Porém, foi num sonho que um anjo lhe trouxe a maior de todas as revelações

Filho
Por que você está me contando a história de São José? Não tem nada a ver,
José foi escolhido para ser o pai de Jesus, o Nosso Senhor! Eu não sou Jesus!

Faxineiro
E ainda assim, seu pai adotivo não pensou duas vezes em amá-lo como a um
filho enviado por Deus... Pense: Se o imenso amor de um pai adotivo, permitiu
a chegada do filho de Deus ao mundo, o que pode esse mesmo amor fazer por
um simples garoto que diz não ter nada?

Filho
Estou tão confuso...

Faxineiro
Bem, poderíamos perguntar aos dois garotos chatos o que é ter um pai de
verdades, mas... algo me diz que eles não saberiam a resposta. Talvez você
deva perguntar ao seu coração

Filho
Ai... meu São José? José!

Faxineiro
Não olhe para mim. Posso até chamar José, mas nunca fui santo! Mas sei que
um pai de coração divino, lhe sua espera de braços abertos nesse exato
momento.

(Filho olha emocionado para o faxineiro)

Faxineiro
E então? Vai ficar parado aí, perdido no mundo da lua?

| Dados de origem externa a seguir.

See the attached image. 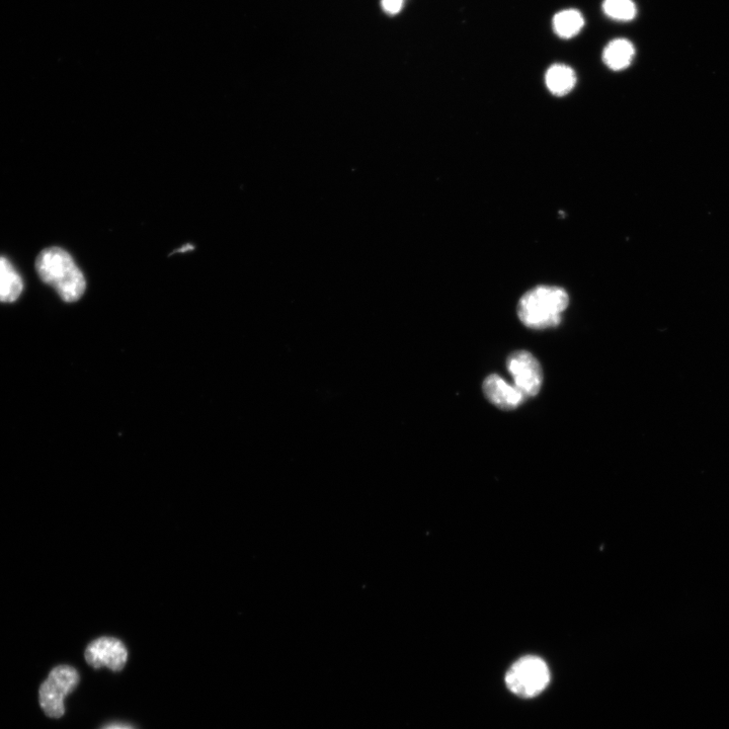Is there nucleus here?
Returning <instances> with one entry per match:
<instances>
[{
    "label": "nucleus",
    "mask_w": 729,
    "mask_h": 729,
    "mask_svg": "<svg viewBox=\"0 0 729 729\" xmlns=\"http://www.w3.org/2000/svg\"><path fill=\"white\" fill-rule=\"evenodd\" d=\"M85 657L87 663L95 669L106 667L120 672L127 664L128 651L120 639L104 636L90 643Z\"/></svg>",
    "instance_id": "nucleus-6"
},
{
    "label": "nucleus",
    "mask_w": 729,
    "mask_h": 729,
    "mask_svg": "<svg viewBox=\"0 0 729 729\" xmlns=\"http://www.w3.org/2000/svg\"><path fill=\"white\" fill-rule=\"evenodd\" d=\"M507 368L514 378V386L526 398L535 397L541 390L543 371L538 360L527 351H517L507 360Z\"/></svg>",
    "instance_id": "nucleus-5"
},
{
    "label": "nucleus",
    "mask_w": 729,
    "mask_h": 729,
    "mask_svg": "<svg viewBox=\"0 0 729 729\" xmlns=\"http://www.w3.org/2000/svg\"><path fill=\"white\" fill-rule=\"evenodd\" d=\"M36 270L41 280L53 287L65 302H75L86 292L83 272L63 249L54 247L42 251L36 260Z\"/></svg>",
    "instance_id": "nucleus-1"
},
{
    "label": "nucleus",
    "mask_w": 729,
    "mask_h": 729,
    "mask_svg": "<svg viewBox=\"0 0 729 729\" xmlns=\"http://www.w3.org/2000/svg\"><path fill=\"white\" fill-rule=\"evenodd\" d=\"M553 27L559 37L570 39L581 32L584 27V19L578 11H563L555 16Z\"/></svg>",
    "instance_id": "nucleus-11"
},
{
    "label": "nucleus",
    "mask_w": 729,
    "mask_h": 729,
    "mask_svg": "<svg viewBox=\"0 0 729 729\" xmlns=\"http://www.w3.org/2000/svg\"><path fill=\"white\" fill-rule=\"evenodd\" d=\"M604 12L617 21H631L636 16V7L632 0H605Z\"/></svg>",
    "instance_id": "nucleus-12"
},
{
    "label": "nucleus",
    "mask_w": 729,
    "mask_h": 729,
    "mask_svg": "<svg viewBox=\"0 0 729 729\" xmlns=\"http://www.w3.org/2000/svg\"><path fill=\"white\" fill-rule=\"evenodd\" d=\"M106 729H131V728L126 727V726H122V725H113V726H110V727H108Z\"/></svg>",
    "instance_id": "nucleus-14"
},
{
    "label": "nucleus",
    "mask_w": 729,
    "mask_h": 729,
    "mask_svg": "<svg viewBox=\"0 0 729 729\" xmlns=\"http://www.w3.org/2000/svg\"><path fill=\"white\" fill-rule=\"evenodd\" d=\"M381 5L388 15H396L403 7V0H382Z\"/></svg>",
    "instance_id": "nucleus-13"
},
{
    "label": "nucleus",
    "mask_w": 729,
    "mask_h": 729,
    "mask_svg": "<svg viewBox=\"0 0 729 729\" xmlns=\"http://www.w3.org/2000/svg\"><path fill=\"white\" fill-rule=\"evenodd\" d=\"M633 45L624 39L612 41L605 49L603 59L605 64L615 71L627 68L634 57Z\"/></svg>",
    "instance_id": "nucleus-10"
},
{
    "label": "nucleus",
    "mask_w": 729,
    "mask_h": 729,
    "mask_svg": "<svg viewBox=\"0 0 729 729\" xmlns=\"http://www.w3.org/2000/svg\"><path fill=\"white\" fill-rule=\"evenodd\" d=\"M23 290L24 282L20 274L9 260L0 257V302L17 301Z\"/></svg>",
    "instance_id": "nucleus-8"
},
{
    "label": "nucleus",
    "mask_w": 729,
    "mask_h": 729,
    "mask_svg": "<svg viewBox=\"0 0 729 729\" xmlns=\"http://www.w3.org/2000/svg\"><path fill=\"white\" fill-rule=\"evenodd\" d=\"M550 682V672L545 662L538 657H524L517 661L506 675V684L511 692L522 697L539 695Z\"/></svg>",
    "instance_id": "nucleus-3"
},
{
    "label": "nucleus",
    "mask_w": 729,
    "mask_h": 729,
    "mask_svg": "<svg viewBox=\"0 0 729 729\" xmlns=\"http://www.w3.org/2000/svg\"><path fill=\"white\" fill-rule=\"evenodd\" d=\"M545 80L548 90L557 97L570 94L577 83L575 71L571 67L561 64L551 66L546 73Z\"/></svg>",
    "instance_id": "nucleus-9"
},
{
    "label": "nucleus",
    "mask_w": 729,
    "mask_h": 729,
    "mask_svg": "<svg viewBox=\"0 0 729 729\" xmlns=\"http://www.w3.org/2000/svg\"><path fill=\"white\" fill-rule=\"evenodd\" d=\"M567 292L555 286H538L525 293L518 305V315L525 327L532 330L555 328L562 312L569 307Z\"/></svg>",
    "instance_id": "nucleus-2"
},
{
    "label": "nucleus",
    "mask_w": 729,
    "mask_h": 729,
    "mask_svg": "<svg viewBox=\"0 0 729 729\" xmlns=\"http://www.w3.org/2000/svg\"><path fill=\"white\" fill-rule=\"evenodd\" d=\"M79 680L78 672L69 666H59L50 673L40 689V704L47 716L64 715V698L73 692Z\"/></svg>",
    "instance_id": "nucleus-4"
},
{
    "label": "nucleus",
    "mask_w": 729,
    "mask_h": 729,
    "mask_svg": "<svg viewBox=\"0 0 729 729\" xmlns=\"http://www.w3.org/2000/svg\"><path fill=\"white\" fill-rule=\"evenodd\" d=\"M483 392L497 408L513 411L527 399L515 386L510 385L498 374H492L483 382Z\"/></svg>",
    "instance_id": "nucleus-7"
}]
</instances>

Filho (Correndo de volta para casa)


Aí meu São José!

(Faxineiro vai saindo lentamente de cena pelo corredor saindo pela porta
dos fundos do teatro)

CENA VII

(Pai está em cena de costas para a coxia de onde o filho entra lentamente)
Pai
Eu não sabia o que fazer... você estava ali, embrulhado em uma manta toda
suja sob o vento frio... por um segundo, egoisticamente pensei em fugir. Tive
medo, mas... eis que por algum motivo você parou de chorar e... olhando para
mim... Sorriu! Soube naquele momento, que minha vida finalmente ganharia
sentido. Soube ser uma missão divina. Descobri naquele exato momento, que
sonhos podem ser materializados... entendi que meu sagrado destino era ser...

Filho
Pai?

Pai
Sou, não sou?

Filho
Eu te amo meu pai (Pai e filho se abraçam)

Pai (Com voz de sussurro)


Obrigado São José, padroeiro das famílias!

(Pai e filho se olham)

Filho
Pai e filho...

Pai
Unidos verdadeiramente...

Pai e Filho
São feitos da matéria dos sonhos

(Blackout. Faíscas no escuro? Repete-se a cena de abertura com um


jovem no centro do palco recebendo aplausos)

Filho adulto
Agradeço a todos por receberem de forma tão carinhosa minha obra. O mundo
da lua é um livro inspirado no meu velho pai, um pai que me amou da mesma
forma que José amou Jesus, seu filho. Um pai que me ensinou que pai e filho,
juntos verdadeiramente, tornam-se matéria dos sonhos. Bom, fiquem agora
com um presente que ele me deixou antes de partir para sua última e maior
aventura. No mais.... Obrigado meu pai!